Skip links

Millions of people’s info stolen from MGM Resorts dumped on Telegram for free

Miscreants have dumped on Telegram more than 142 million customer records stolen from MGM Resorts, exposing names, postal and email addresses, phone numbers, and dates of birth for any would-be identity thief.

The vpnMentor research team stumbled upon the files, which totaled 8.7 GB of data, on the messaging platform earlier this week, and noted that they “assume at least 30 million people had some of their data leaked.” MGM Resorts, a hotel and casino chain, did not respond to The Register‘s request for comment.

The researchers reckon this information is linked to the theft of millions of guest records, which included the details of Twitter’s Jack Dorsey and pop star Justin Bieber, from MGM Resorts in 2019 that was subsequently distributed via underground forums.

But while crooks initially sold those 142 million records on a dark-web marketplace for about $3,000 as a packaged deal, this time the data is freely available on Telegram, which vpnMentor rightly describes as “much more accessible for even the least tech-savvy people.” 

Perhaps the recent takedown of stolen-data market RaidForums and the Hydra dark-web souk has something to do with this? Or that the info is no longer worth selling, or no one’s interested in buying it, perhaps.

According to the VPN services company, the data dumped on Telegram includes the following customer information from before 2017:

  • Full names
  • Postal addresses
  • Over 24 million unique email addresses
  • Over 30 million unique phone numbers 
  • Dates of birth

In other words: everything an identity theft would need to get started. No unencrypted payment details, we note, but still not great.

As the researchers noted: “Bad actors could send phishing messages and scams to exposed users via SMS and email, using the victims’ full names and home or business addresses to build trust.”

Since that MGM Resorts security breach is two-plus-years-old, the customers’ whose data has been exposed (again) may not expect to be targeted, the cyberexperts explained. Additionally, miscreants may “target elderly people (thanks to the detail regarding the date of birth) and try to scam them as an easier target,” vpnMentor warned.  

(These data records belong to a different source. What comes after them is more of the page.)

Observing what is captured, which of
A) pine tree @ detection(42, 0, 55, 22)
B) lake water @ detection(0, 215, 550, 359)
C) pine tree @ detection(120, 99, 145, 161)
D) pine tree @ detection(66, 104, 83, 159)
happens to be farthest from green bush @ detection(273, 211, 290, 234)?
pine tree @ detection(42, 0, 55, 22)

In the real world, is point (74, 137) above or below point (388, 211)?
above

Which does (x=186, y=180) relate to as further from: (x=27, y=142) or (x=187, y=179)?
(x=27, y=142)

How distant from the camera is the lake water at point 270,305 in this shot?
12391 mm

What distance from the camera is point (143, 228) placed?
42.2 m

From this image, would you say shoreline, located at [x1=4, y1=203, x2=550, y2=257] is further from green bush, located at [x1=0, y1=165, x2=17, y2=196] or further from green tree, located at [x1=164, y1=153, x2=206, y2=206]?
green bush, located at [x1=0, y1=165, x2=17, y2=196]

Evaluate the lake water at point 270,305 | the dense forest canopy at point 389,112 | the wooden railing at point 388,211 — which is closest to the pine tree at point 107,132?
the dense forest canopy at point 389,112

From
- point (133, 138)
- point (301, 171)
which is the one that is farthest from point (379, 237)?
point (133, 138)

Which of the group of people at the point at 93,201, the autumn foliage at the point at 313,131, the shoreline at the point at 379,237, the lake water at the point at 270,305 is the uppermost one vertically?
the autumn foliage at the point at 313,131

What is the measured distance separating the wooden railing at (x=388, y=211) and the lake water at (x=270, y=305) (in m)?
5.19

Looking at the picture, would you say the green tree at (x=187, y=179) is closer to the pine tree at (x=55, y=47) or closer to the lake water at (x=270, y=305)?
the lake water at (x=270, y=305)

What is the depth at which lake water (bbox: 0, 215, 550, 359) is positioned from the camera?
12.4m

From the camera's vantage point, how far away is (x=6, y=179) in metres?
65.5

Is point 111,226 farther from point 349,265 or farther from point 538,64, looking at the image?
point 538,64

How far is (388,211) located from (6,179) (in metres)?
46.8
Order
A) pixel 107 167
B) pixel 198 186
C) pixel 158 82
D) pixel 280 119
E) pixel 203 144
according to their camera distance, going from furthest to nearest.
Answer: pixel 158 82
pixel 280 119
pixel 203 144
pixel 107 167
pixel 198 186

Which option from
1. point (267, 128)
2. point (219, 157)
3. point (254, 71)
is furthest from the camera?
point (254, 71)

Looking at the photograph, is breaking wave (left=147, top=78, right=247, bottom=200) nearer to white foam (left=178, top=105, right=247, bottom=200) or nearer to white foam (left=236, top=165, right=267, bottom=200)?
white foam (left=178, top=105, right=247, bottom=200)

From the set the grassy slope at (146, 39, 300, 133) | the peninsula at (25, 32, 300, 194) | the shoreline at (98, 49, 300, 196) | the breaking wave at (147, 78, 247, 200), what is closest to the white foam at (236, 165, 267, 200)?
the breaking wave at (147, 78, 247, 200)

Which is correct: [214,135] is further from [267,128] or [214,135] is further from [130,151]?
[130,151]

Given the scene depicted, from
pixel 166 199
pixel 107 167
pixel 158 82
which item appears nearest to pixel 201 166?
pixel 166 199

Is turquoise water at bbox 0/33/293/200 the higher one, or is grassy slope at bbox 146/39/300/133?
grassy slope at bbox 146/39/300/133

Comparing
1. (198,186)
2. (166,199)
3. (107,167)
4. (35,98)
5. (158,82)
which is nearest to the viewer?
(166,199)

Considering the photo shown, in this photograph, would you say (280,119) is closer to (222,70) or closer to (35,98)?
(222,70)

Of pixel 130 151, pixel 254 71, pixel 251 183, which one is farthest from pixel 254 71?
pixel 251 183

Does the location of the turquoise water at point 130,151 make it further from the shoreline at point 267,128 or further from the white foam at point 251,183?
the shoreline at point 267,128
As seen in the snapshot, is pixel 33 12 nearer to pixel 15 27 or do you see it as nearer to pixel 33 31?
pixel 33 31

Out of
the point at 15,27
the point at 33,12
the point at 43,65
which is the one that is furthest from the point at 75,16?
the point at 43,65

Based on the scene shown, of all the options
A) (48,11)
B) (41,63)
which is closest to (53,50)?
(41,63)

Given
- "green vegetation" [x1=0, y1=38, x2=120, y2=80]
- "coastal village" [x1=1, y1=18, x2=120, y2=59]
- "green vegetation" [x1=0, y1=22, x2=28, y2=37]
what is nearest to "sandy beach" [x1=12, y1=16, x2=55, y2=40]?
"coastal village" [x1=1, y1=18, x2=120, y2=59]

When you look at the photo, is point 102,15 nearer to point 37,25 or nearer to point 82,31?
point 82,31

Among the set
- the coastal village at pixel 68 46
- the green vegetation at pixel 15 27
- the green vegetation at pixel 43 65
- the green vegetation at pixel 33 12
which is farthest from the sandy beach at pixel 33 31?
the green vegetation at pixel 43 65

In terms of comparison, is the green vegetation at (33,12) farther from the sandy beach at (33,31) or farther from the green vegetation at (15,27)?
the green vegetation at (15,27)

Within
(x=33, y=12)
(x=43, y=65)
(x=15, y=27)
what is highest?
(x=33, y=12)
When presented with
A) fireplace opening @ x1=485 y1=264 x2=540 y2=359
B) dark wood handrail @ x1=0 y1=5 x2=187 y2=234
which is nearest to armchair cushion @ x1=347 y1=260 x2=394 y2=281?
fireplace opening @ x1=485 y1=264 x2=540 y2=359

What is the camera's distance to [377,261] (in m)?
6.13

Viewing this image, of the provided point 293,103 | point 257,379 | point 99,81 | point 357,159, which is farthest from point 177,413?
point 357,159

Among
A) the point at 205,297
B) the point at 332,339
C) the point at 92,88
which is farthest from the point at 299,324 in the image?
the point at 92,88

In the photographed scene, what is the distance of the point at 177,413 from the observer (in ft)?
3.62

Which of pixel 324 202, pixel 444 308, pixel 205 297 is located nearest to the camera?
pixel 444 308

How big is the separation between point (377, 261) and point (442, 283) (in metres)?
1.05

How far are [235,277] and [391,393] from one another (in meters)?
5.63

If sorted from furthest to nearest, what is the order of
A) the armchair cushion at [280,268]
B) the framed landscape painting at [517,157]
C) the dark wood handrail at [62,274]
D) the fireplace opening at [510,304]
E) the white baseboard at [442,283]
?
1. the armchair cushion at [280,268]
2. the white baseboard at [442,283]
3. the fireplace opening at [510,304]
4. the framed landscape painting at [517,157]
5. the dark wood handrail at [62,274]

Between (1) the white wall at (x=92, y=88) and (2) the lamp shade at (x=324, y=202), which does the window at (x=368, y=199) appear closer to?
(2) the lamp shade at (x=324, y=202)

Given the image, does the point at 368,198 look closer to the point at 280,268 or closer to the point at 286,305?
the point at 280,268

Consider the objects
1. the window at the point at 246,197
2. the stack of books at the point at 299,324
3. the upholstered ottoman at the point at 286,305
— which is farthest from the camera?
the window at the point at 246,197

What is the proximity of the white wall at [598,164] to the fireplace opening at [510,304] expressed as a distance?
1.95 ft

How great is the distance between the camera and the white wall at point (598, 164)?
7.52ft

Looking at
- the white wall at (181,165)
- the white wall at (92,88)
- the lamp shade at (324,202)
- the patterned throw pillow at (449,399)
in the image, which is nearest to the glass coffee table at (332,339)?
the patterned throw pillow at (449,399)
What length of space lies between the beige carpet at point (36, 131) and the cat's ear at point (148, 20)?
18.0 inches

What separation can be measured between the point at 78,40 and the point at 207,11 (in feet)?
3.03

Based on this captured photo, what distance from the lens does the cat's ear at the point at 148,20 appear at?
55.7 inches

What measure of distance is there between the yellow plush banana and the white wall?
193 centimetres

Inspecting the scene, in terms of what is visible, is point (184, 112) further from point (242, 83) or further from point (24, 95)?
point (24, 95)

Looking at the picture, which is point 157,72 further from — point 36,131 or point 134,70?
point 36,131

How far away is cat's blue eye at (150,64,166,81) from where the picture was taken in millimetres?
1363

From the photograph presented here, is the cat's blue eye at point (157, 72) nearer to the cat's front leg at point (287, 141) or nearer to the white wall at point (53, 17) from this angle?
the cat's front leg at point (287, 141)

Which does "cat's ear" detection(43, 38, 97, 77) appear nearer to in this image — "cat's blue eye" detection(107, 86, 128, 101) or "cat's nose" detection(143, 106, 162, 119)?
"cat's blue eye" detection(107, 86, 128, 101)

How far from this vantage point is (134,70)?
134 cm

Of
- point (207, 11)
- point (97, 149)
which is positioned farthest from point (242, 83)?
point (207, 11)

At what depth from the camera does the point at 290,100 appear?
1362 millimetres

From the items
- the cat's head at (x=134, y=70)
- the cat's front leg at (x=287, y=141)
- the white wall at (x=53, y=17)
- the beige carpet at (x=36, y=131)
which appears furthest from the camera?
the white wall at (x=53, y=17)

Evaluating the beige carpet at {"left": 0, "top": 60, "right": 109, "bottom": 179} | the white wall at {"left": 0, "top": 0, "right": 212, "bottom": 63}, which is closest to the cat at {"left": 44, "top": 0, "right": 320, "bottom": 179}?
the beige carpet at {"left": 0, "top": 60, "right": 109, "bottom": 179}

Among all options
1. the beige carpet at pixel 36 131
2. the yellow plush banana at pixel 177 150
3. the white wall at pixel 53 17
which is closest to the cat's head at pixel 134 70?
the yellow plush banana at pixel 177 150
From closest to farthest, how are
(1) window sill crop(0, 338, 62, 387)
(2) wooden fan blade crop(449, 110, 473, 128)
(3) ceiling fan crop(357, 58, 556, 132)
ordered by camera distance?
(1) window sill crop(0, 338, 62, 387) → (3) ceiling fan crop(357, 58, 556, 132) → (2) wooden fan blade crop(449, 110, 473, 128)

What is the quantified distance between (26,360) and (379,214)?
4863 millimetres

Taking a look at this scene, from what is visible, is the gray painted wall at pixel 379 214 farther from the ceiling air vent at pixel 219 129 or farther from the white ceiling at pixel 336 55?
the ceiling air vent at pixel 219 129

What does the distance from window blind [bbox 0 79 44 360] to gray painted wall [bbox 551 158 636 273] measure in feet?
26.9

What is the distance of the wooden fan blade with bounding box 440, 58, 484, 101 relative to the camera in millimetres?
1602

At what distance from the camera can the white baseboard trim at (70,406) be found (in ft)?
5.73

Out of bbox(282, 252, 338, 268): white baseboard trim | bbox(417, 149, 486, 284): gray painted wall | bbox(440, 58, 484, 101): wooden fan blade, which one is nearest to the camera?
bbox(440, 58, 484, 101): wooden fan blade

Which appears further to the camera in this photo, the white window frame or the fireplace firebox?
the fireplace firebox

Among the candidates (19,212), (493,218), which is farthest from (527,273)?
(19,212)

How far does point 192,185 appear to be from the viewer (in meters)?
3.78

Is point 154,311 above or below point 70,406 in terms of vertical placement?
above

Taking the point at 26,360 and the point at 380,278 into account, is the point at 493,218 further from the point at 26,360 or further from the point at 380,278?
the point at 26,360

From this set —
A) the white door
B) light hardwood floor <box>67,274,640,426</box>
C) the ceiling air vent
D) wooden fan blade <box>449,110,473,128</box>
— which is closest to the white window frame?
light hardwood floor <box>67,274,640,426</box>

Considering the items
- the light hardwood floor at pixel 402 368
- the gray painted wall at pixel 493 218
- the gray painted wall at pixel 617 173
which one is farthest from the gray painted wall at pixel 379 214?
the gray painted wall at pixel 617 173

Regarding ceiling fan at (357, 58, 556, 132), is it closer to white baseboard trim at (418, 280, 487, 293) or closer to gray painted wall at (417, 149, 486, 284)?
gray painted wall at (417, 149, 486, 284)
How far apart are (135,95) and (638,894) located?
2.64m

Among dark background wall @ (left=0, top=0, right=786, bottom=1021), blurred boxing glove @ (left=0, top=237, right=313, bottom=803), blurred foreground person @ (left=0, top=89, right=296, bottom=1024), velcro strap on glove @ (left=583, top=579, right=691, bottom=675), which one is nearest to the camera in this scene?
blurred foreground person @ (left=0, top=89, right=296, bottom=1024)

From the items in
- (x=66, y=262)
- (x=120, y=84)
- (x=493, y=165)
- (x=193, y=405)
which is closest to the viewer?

The hotel guests’ data leak comes as automaker General Motors this week confirmed the credential-stuffing attack it suffered last month exposed customers’ names, personal email addresses, and destination data, as well as usernames and phone numbers for family members tied to customer accounts.

And once again, identity theft made the top-five list for the most reported cyberscams, according to the FBI’s annual Internet Crime Report.

The report with 2021’s statistics, which was published earlier this month, recorded 51,629 identity-theft complaints last year, compared to 43,330 in 2020 — that’s a 19 percent increase. These crimes cost businesses and individuals more than $278 million in losses last year, according to the bureau. ®

Speaking of violated privacy… Twitter has settled with America’s FTC and Dept of Justice, and agreed to cough up $150 million, for allegedly breaking consumer-protection law by “misrepresenting how it would make use of users’ nonpublic contact information.”

Specifically, between 2013 and 2019, Twitter asked for users’ email addresses and phone numbers to secure their accounts and didn’t tell anyone it was using that information for targeted advertising, prosecutors said on Wednesday. That drew the ire of the FTC and the DoJ, leading to a lawsuit and today’s proposed settlement.